E così ci si innamora di tutto ciò, della grande rapsodia, di questo universo narrativo sconfinato, del suo essere open world eppure al tempo stesso minimalista. Arthur – lo vivrete sulla vostra pelle – è uomo più di quanto si sia mai visto all’interno di qualunque esperienza narrativa, e sperimenterà un personalissimo viaggio di formazione che non ha precedenti in una interactive story. Redenzione, e certamente tinta del rosso del sangue. Perdizione, forse. Perdono. Trasporto. Paura. Soprattutto, tanta stupidità. Già, quella che ci rende umani, giorno dopo giorno. Tuttavia, sapete, è il cavalcare la chiave di tutto. Sebbene si possa in parte ridurre il tempo trascorso a cavallo con una serie di accorgimenti di gioco, vi esorto a ignorarli e (follemente!) a galoppare e trottare in lungo e in largo per questo incredibile Far West in declino, giunto alla fine dei suoi giorni. Solo cavalcando e cavalcando e cavalcando – perché alla fine saranno ore intere trascorse soltanto in sella da un luogo all’altro – interiorizzerete il vostro campo di gioco e maturerete le vostre emozioni. Il ritmo dell’andatura, le condizioni climatiche, il giorno e la notte: tutto vi servirà a pensare, o a cercare di non farlo, perché a tratti la realtà (irreale) di RDR 2 è davvero troppo per un semplice piccolo giocatore come me o voi, abituato a eroi tutti d’un pezzo e a salvare il mondo.
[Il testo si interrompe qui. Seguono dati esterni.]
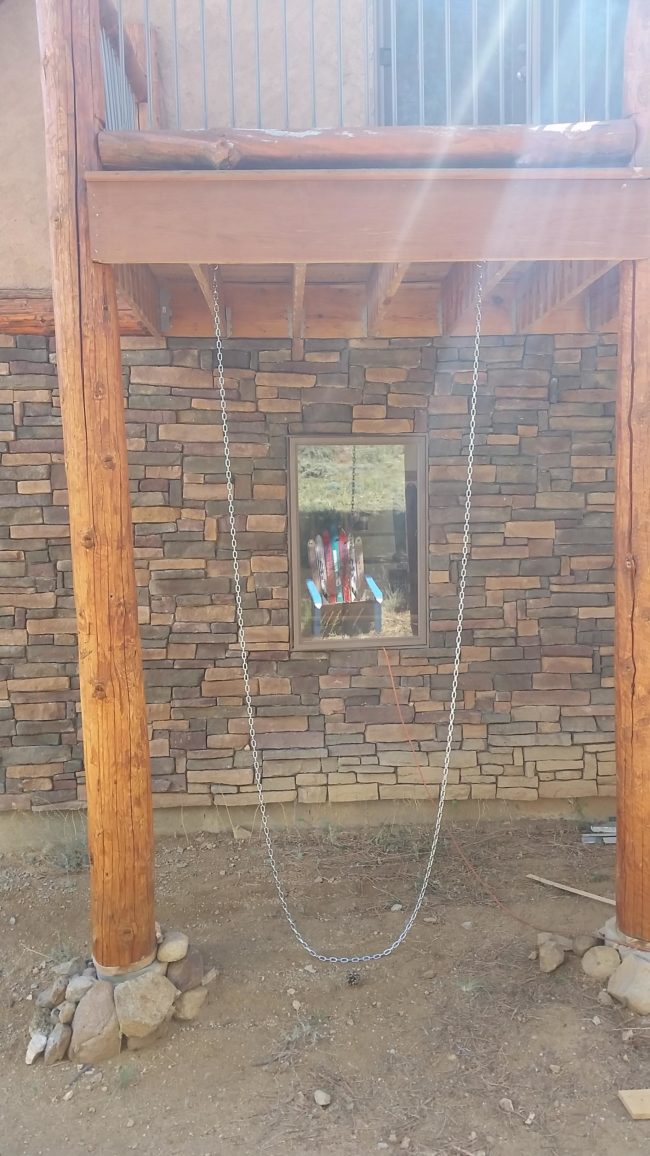 Using a 20-foot chain, he created a loop and hung it from the underside of his deck.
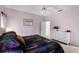 Charming main bedroom features a dresser and a scenic picture for a homey feel at 218 Castlemain Cir, Davenport, FL 33897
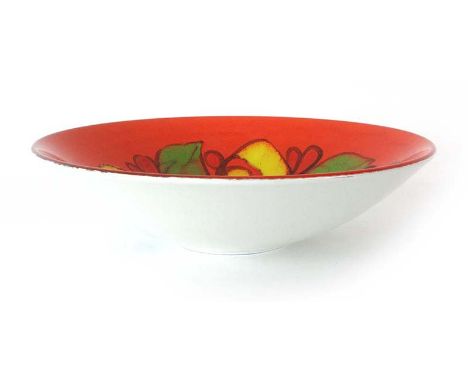 A Poole pottery fruit bowl decorated in the 'Delphis' pattern with a green and yellow flower on a red ground, shape 58, d. 35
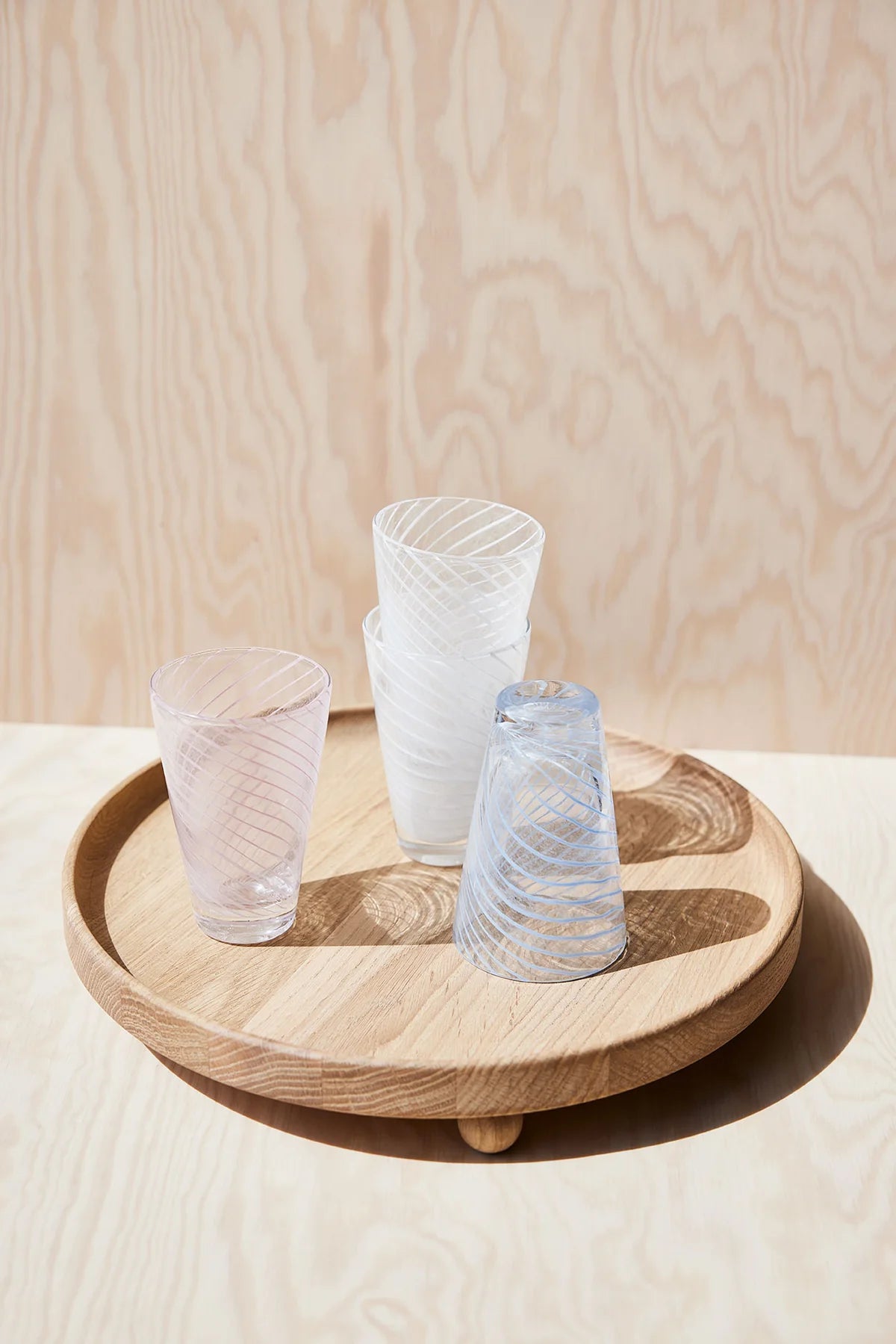 Three glass tumblers on a wooden tray against a light wood panel background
Eh sì, certe emozioni ti strisciano dentro, ti avvelenano e ti uccidono di una dolce, dolcissima morte. Maledetta Rockstar… benedetta, grandissima, eroica, unica Rockstar. Rockstar, che ha dato vita a un monstrum, a un prodigio che sfida tutte le regole, tutti i confini che ritenevamo invalicabili. Ma quando del resto i titoli di coda durano oltre 40 minuti, potete immaginare quanto la macchina messa in moto sia miracolosa e formidabile. Eppure, credetemi, Red Dead Redemption è la dimostrazione che alla fine, ancor più dei milioni, sono quei dannati 21 grammi a fare la differenza. God bless you, Arthur Morgan. Ci hai dato qualcosa che nessuno potrà più scrollarsi di dosso. E la tua storia, da oggi in avanti, è la storia, le storie, di tutti noi. Per sempre.

VOTO: 10

Metalmark, giornalista, scrittore e docente universitario, si dedica al culto delle avventure Infocom, di X-COM e dell'Intellivision. Come hobby, dirige VIGAMUS, il Museo del Videogioco di Roma, e i corsi di VIGAMUS Academy. La sua prima rivista da caporedattore? CUBE. Poi tante altre, tra cui PSW, Xbox World, PC Games World, Game Pro (EDGE Italia) e Game Republic.